- **ПРИВЕДЁННЫЙ ТЕКСТ**

Пройдённый путь (Книга 1) — страница 75 из 84

Думенко уехал тогда обиженный на нас, и теперь упорно отказывался взаимодействовать с Конармией. Однако сложившаяся на фронте обстановка побуждала нас настоятельно просить о подчинении Конармии корпуса Думенко. Наконец на нашу просьбу было получено довольно оригинальное распоряжение командующего фронтом: "Распространить в пределах до хутора Мал. Западенка подчинение Конносводного корпуса Первой Конной армии".

От левого фланга Конармии до хутора Мал. Западенки было всего семь километров, и получалось так, что при выходе из этой семикилометровой зоны корпус Думенко выходил из подчинения Конармии - странное подчинение!

- **ИМЕЮЩИЕСЯ ДАННЫЕ**
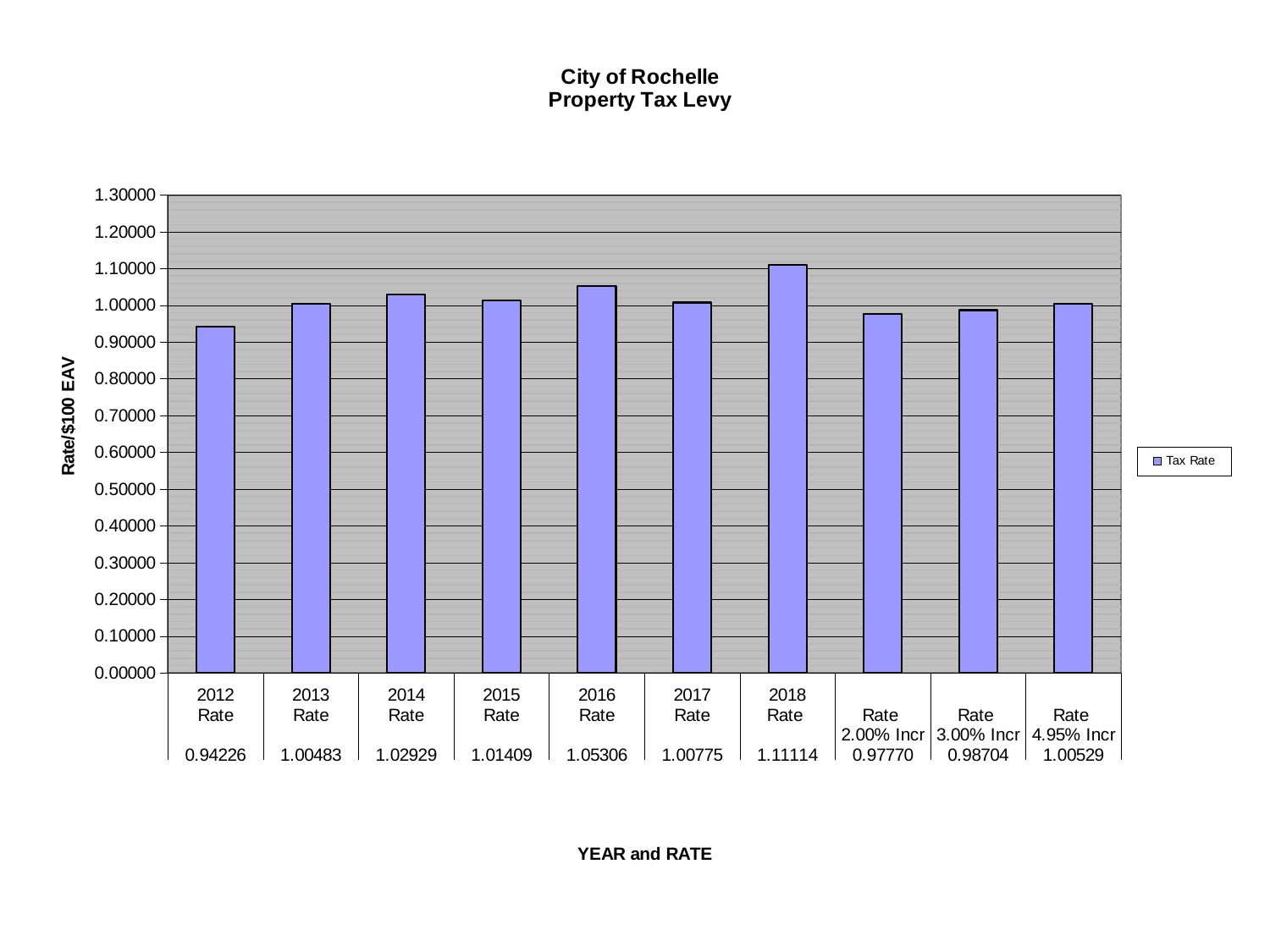
Which is larger, the tax rate for 2016 Rate or 2017 Rate? 2016 Rate Is the value for Rate 2.00% Incr greater or less than 1.00000? less Which category has the lowest tax rate? 2012 Rate What is the tax rate for 2018 Rate? 1.11114 What is the tax rate for 2012 Rate? 0.94226 What is the tax rate for Rate 3.00% Incr? 0.98704 How many bars are shown in the chart? 10 What is the label of the vertical axis? Rate/$100 EAV How many series does the legend list? 1 Which category has the highest tax rate? 2018 Rate What is the difference between the tax rate for 2018 Rate and 2012 Rate? 0.16888 What kind of chart is shown on the slide? Bar chart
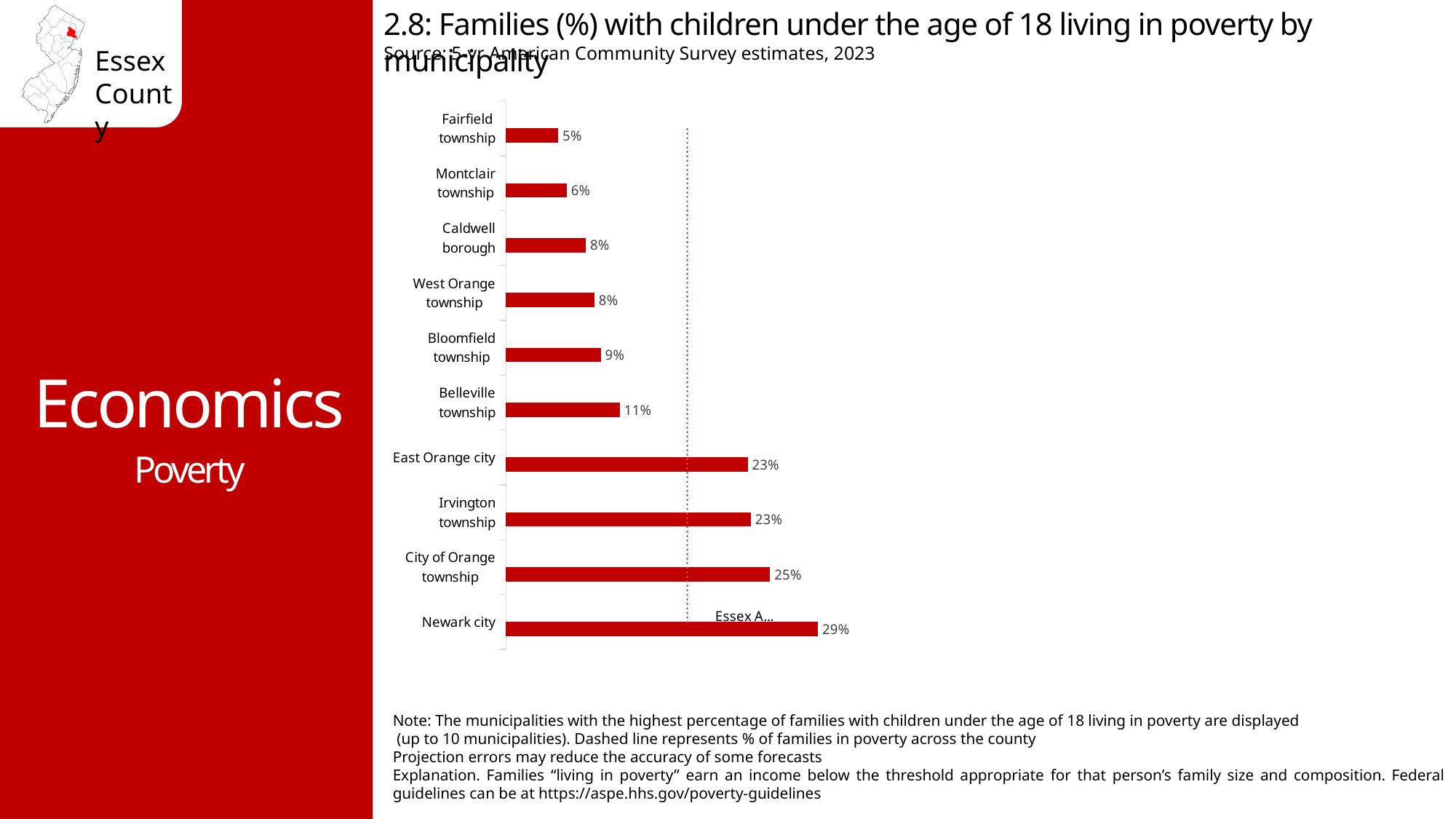
What is the value for Newark city? 29% What is the value for Montclair township? 6% Which is larger, the value for Belleville township or the value for Caldwell borough? Belleville township What does the dashed vertical line on the chart represent? % of families in poverty across the county What is the value for Belleville township? 11% What is the difference between the values for Newark city and Fairfield township? 24% What is the value for City of Orange township? 25% Which municipality has the highest percentage of families with children under 18 living in poverty? Newark city How many municipalities are shown in the chart? 10 What is the difference between the values for City of Orange township and Bloomfield township? 16% Which municipality has the lowest percentage of families with children under 18 living in poverty? Fairfield township What kind of chart is shown on the slide? Bar chart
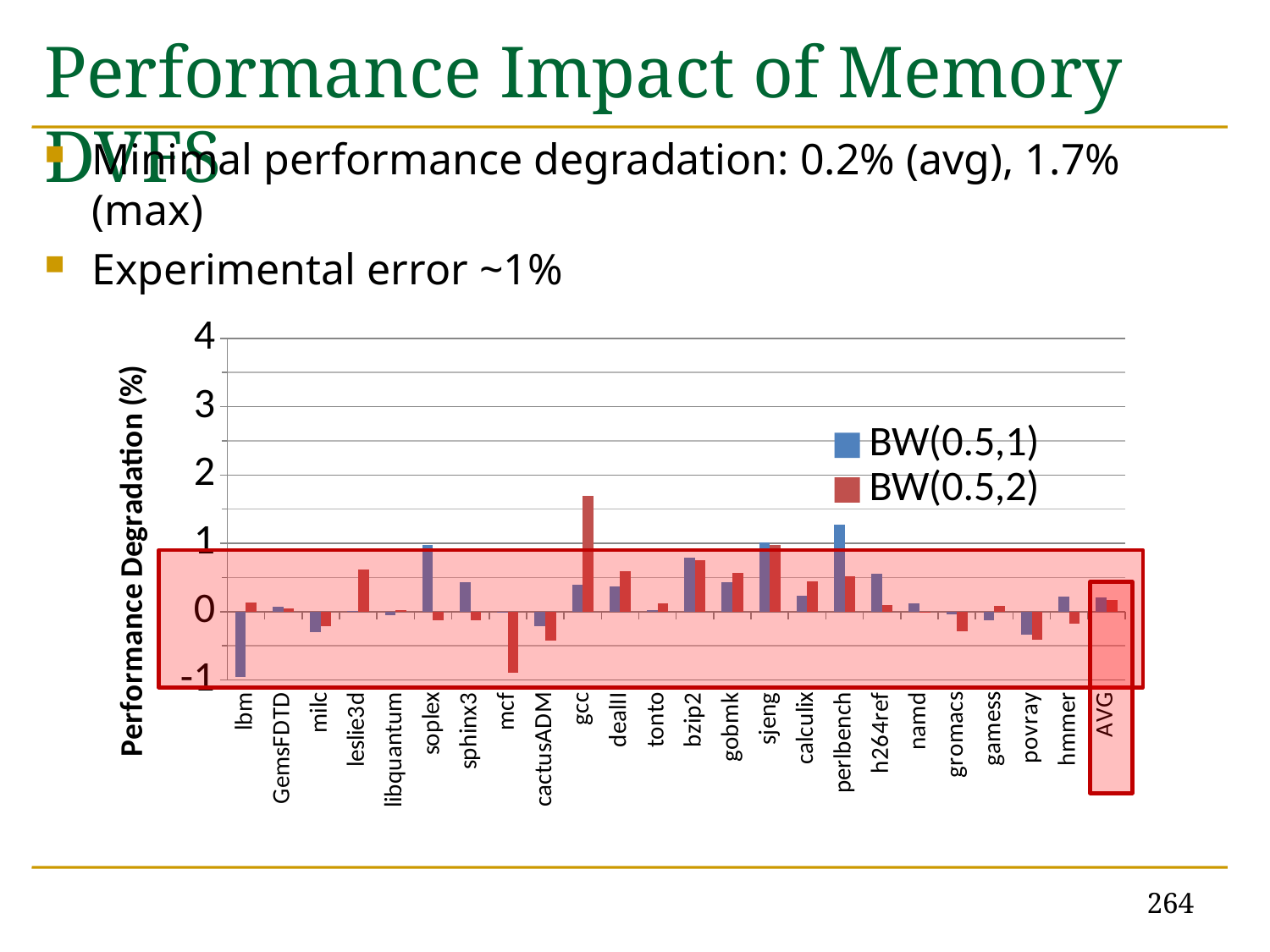
What kind of chart is shown on the slide? bar chart Which category has the highest bar in the chart? gcc What is the label of the chart's vertical axis? Performance Degradation (%) Is the BW(0.5,1) value for perlbench greater or less than 1? greater Is the BW(0.5,2) value for gcc greater or less than 1? greater Is the BW(0.5,2) value for mcf greater or less than 0? less How many series does the chart's legend list? 2 Which is larger: the BW(0.5,2) value for gcc or the BW(0.5,2) value for dealII? gcc Which is larger: the BW(0.5,2) value for gcc or the BW(0.5,1) value for perlbench? gcc BW(0.5,2) What are the two series named in the chart's legend? BW(0.5,1) and BW(0.5,2) How many categories are shown along the x axis of the chart, including AVG? 24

- **ЦЕЛЬ УПРАЖНЕНИЯ**
Ответьте по приведённому тексту на вопросы ниже, каждый ответ дайте с новой строки под той же буквой.
(а) Чьё распоряжение было получено в ответ на просьбу о подчинении корпуса Думенко?
(б) Как назван в этом распоряжении корпус, подчинение которого Первой Конной армии распространялось до хутора Мал. Западенка?
(в) Сколько километров было от левого фланга Конармии до хутора Мал. Западенки?

- **ПОЛЕ ОТВЕТА**
(а) Командующего фронтом.
(б) Конносводный корпус.
(в) Семь километров.